• Exercise directions:
Reproduce, word for word, everything from the line containing "What physical distance" down to the end of the entries below. Include both the starting line and the final line.

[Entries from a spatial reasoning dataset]
#####

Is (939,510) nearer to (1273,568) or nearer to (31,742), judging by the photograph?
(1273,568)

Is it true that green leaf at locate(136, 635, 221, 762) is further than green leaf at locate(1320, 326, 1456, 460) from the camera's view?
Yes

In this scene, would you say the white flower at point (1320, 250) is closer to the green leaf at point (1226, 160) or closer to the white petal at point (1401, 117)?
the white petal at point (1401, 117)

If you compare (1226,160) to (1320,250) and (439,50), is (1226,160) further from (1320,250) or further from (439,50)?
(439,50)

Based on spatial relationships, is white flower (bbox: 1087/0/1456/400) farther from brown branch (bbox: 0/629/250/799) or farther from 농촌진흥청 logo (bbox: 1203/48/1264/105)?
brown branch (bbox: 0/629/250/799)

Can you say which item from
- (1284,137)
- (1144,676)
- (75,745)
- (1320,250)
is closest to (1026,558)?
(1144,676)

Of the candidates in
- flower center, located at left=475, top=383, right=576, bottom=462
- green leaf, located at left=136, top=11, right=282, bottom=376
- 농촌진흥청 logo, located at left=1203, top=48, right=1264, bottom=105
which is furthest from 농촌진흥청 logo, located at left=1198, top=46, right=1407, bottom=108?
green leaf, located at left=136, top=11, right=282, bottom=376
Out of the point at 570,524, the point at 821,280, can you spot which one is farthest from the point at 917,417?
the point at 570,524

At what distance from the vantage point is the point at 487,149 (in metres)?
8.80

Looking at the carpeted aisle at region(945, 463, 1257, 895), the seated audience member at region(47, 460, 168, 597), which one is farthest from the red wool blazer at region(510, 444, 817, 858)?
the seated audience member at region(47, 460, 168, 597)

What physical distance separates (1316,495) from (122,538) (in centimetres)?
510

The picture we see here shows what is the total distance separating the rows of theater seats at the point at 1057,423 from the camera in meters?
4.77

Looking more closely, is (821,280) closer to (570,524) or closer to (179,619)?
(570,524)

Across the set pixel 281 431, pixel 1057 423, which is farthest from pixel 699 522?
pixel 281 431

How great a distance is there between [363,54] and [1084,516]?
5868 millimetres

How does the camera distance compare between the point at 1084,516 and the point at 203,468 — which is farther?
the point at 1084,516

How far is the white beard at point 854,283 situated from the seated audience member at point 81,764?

#####

• Output of the task:
What physical distance separates (1316,495) from (122,538) (in centimetres)?
510

The picture we see here shows what is the total distance separating the rows of theater seats at the point at 1057,423 from the camera in meters?
4.77

Looking more closely, is (821,280) closer to (570,524) or closer to (179,619)?
(570,524)

Across the set pixel 281 431, pixel 1057 423, which is farthest from pixel 699 522?
pixel 281 431

How great a distance is there between [363,54] and [1084,516]?
5868 millimetres

How does the camera distance compare between the point at 1084,516 and the point at 203,468 — which is farther?
the point at 1084,516

How far is the white beard at point 854,283 situated from the seated audience member at point 81,764?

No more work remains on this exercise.